Najlepsza Partia wygrała wybory w stolicy Islandii
Paweł Rakocz
31 maja 2010
Redagował: Marcin Hugo Kosiński
Obiecywali, że mogą obiecywać więcej, niż ktokolwiek inny, ponieważ w żadnym razie nie zamierzają... dotrzymywać obietnic.
"Najlepsza Partia", żartobliwe ugrupowanie założone po kryzysie finansowym w Islandii przez telewizyjnego komika Jona Gnarra, wygrała w ostatni weekend wybory komunalne w Reykjaviku, zdobywając aż 34,7 proc. głosów.

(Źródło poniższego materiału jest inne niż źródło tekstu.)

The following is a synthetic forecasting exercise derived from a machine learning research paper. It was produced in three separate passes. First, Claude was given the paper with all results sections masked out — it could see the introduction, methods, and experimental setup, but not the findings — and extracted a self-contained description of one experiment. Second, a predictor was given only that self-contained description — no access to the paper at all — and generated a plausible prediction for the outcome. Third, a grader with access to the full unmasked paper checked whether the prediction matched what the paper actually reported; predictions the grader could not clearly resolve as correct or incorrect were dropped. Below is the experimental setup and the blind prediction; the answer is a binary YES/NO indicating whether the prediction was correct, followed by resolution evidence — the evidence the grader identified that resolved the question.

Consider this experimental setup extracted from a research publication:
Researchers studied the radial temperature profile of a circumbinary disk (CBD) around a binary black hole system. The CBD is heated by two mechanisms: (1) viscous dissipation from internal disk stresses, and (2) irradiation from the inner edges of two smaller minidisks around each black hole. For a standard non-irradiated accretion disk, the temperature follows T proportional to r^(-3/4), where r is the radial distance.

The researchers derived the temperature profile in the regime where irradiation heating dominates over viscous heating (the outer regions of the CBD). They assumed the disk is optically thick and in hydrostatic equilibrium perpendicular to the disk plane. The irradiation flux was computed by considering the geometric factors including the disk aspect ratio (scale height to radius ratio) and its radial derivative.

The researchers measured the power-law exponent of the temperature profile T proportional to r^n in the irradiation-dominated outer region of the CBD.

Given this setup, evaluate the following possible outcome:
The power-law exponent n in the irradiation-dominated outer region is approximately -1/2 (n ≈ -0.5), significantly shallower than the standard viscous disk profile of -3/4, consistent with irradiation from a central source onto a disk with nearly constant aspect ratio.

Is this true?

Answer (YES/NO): NO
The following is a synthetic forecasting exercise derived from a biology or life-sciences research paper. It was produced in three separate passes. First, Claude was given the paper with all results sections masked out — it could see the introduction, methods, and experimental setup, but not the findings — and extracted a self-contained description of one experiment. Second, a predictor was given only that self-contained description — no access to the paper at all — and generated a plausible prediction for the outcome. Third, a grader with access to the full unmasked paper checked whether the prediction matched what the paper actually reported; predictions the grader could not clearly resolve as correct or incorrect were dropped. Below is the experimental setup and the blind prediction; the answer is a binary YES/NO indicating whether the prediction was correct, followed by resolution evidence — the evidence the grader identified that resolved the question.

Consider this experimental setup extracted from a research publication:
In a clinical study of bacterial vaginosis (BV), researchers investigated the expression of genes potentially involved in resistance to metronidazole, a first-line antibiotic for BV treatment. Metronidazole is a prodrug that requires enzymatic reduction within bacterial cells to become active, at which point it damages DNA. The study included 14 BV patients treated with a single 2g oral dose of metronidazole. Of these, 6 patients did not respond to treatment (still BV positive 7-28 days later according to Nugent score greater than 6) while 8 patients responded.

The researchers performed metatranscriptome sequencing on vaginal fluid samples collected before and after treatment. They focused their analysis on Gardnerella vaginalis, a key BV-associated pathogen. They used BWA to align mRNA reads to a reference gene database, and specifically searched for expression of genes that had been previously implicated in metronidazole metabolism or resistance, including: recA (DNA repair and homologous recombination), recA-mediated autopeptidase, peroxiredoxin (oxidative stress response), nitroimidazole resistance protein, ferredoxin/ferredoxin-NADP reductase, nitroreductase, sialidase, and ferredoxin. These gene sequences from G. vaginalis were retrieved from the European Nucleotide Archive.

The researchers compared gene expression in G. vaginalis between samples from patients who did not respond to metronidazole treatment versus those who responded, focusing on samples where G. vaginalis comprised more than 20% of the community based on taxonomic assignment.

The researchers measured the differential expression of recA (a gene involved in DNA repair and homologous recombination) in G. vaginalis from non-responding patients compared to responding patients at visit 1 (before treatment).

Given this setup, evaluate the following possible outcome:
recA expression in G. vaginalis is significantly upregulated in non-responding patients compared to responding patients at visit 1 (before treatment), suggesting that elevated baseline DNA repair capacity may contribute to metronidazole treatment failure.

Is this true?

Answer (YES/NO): NO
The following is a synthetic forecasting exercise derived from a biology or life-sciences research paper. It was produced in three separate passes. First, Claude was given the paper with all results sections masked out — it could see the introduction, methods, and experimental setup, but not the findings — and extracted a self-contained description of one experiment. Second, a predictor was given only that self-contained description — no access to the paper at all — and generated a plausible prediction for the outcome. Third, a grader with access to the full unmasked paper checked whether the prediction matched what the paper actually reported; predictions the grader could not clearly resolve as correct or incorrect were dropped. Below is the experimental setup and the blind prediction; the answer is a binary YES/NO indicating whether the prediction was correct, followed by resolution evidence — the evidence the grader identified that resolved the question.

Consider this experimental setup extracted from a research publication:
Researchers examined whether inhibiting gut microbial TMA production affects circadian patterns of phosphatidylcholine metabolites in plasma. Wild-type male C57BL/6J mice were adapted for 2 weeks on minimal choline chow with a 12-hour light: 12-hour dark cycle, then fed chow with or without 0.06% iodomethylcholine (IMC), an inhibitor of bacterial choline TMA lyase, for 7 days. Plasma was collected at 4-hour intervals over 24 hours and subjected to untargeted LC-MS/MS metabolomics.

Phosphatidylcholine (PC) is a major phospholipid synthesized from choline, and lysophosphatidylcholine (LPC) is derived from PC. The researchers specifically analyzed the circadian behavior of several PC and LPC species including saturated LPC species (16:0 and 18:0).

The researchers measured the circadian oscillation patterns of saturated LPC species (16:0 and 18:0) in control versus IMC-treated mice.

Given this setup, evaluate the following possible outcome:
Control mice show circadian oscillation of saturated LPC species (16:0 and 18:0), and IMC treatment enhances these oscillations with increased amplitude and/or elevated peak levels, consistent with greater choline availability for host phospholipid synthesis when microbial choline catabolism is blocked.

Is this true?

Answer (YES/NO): NO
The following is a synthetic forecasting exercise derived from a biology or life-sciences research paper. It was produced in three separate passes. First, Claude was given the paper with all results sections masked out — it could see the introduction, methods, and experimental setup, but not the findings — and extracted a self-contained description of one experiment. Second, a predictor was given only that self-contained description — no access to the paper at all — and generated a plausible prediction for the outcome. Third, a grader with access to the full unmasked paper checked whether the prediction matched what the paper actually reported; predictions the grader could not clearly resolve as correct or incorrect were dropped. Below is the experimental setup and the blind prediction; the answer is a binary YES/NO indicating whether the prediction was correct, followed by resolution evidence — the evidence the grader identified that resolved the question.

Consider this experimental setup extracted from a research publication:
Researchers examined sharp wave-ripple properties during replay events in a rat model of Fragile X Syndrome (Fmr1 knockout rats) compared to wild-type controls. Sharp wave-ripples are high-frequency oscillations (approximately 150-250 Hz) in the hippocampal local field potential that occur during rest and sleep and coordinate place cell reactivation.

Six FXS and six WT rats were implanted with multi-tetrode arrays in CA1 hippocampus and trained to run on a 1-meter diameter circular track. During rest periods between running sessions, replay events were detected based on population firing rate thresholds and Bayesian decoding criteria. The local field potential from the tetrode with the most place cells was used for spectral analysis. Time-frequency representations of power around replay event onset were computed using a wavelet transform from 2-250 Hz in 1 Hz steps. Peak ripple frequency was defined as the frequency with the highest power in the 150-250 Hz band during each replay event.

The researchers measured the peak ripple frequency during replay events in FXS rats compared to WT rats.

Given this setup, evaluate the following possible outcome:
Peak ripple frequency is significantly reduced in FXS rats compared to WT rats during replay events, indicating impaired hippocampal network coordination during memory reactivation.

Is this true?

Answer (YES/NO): YES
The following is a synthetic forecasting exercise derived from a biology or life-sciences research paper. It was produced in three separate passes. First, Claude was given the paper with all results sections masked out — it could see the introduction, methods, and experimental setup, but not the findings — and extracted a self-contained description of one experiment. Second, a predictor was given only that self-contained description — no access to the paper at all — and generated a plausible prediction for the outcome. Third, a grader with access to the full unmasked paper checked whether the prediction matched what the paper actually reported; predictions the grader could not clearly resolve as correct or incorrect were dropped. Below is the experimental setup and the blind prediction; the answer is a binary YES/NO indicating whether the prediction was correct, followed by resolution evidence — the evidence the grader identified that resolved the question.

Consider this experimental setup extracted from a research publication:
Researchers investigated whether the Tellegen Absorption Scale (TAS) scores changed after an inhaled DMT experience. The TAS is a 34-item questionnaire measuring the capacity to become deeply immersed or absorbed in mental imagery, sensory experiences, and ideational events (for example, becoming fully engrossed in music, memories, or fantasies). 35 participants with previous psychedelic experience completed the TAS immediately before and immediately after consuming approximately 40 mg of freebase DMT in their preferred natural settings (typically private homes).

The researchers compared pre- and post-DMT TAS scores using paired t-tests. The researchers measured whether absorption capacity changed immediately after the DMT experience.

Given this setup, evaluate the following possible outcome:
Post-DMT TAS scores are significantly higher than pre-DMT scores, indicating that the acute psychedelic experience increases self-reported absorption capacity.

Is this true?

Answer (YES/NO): YES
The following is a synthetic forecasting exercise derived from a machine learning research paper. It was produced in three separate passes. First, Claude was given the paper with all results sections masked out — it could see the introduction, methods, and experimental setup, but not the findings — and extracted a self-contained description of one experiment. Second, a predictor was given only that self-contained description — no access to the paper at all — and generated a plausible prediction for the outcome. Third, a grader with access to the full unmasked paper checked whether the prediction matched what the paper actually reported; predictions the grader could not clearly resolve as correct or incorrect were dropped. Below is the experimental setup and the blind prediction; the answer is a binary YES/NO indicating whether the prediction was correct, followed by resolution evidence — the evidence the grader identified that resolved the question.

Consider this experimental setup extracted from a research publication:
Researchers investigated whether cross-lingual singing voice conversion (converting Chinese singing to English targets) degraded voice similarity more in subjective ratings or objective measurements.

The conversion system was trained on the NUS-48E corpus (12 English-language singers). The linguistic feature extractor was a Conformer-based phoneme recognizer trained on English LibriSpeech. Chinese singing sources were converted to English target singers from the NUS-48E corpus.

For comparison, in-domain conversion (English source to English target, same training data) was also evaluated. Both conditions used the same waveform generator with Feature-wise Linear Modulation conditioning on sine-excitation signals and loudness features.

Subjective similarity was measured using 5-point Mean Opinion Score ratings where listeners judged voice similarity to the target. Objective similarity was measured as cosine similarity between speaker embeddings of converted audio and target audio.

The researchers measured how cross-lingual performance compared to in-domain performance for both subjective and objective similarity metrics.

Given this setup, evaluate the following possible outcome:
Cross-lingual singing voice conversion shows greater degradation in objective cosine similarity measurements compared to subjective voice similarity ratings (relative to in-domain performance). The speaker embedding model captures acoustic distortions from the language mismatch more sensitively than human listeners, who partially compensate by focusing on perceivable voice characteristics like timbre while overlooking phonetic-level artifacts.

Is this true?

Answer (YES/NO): NO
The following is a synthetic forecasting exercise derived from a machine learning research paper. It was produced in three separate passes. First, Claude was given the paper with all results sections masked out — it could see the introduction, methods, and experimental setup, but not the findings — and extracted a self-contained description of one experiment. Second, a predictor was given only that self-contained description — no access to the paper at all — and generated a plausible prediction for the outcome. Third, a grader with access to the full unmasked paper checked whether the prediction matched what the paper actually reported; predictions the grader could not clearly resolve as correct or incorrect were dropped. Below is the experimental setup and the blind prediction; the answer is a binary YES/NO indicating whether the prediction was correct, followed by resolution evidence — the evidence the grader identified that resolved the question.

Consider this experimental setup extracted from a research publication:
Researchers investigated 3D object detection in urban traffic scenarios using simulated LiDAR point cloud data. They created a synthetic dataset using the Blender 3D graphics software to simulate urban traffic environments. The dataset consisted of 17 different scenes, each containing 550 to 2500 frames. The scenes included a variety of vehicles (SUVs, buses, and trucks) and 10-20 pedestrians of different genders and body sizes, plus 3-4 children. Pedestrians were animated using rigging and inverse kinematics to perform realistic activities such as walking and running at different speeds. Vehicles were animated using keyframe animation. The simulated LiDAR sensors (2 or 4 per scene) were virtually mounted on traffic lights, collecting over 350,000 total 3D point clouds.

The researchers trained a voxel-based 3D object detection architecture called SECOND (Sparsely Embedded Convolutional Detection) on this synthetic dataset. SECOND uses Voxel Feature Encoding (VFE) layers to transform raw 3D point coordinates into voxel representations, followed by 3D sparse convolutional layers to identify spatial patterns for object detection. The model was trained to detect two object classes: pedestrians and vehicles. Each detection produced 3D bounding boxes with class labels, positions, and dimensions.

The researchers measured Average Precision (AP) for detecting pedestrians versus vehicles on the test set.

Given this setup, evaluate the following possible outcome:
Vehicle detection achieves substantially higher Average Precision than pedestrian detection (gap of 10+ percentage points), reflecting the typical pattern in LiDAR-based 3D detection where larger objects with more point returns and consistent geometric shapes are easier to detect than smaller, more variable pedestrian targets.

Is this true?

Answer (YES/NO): NO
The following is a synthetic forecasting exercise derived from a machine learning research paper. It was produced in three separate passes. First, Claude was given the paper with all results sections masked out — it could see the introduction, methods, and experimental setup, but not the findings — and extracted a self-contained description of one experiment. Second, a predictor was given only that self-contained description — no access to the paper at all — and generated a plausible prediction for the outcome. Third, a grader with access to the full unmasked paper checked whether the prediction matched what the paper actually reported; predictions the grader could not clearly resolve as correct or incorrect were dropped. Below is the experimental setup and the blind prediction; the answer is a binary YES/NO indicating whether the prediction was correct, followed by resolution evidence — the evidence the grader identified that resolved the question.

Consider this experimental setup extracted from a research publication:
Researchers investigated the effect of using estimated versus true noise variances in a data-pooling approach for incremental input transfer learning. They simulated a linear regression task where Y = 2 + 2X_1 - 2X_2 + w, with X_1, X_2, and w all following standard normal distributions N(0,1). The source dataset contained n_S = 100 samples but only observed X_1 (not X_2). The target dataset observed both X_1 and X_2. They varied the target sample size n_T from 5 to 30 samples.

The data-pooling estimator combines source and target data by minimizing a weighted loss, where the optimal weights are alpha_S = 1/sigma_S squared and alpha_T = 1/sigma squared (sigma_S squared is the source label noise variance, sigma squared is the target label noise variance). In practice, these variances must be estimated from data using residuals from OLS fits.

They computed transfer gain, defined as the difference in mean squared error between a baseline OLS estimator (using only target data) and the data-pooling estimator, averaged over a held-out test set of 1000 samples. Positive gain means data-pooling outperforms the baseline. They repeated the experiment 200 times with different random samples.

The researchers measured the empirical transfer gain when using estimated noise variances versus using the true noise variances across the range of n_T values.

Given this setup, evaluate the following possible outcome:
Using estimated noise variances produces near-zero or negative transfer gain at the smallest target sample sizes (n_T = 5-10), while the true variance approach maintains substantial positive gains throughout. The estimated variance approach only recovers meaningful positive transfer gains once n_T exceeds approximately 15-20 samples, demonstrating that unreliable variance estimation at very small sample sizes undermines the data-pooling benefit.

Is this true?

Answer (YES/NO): NO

Żartownisie, którzy w kampanii wyborczej obiecywali bezpłatne ręczniki dla każdego przy każdym gejzerze oraz sprowadzenie misia polarnego do stołecznego zoo, będą mieli sześciu ludzi w 15-osobowej radzie miejskiej stolicy Islandii, tzn. będą w tym gremium największą frakcją.
Gnarr przyznawał w kampanii wyborczej, że jego Najlepsza Partia może obiecywać więcej niż ktokolwiek inny, ponieważ w żadnym razie nie zamierza dotrzymywać obietnic. Najwyraźniej trafiło to do przekonania wyborcom.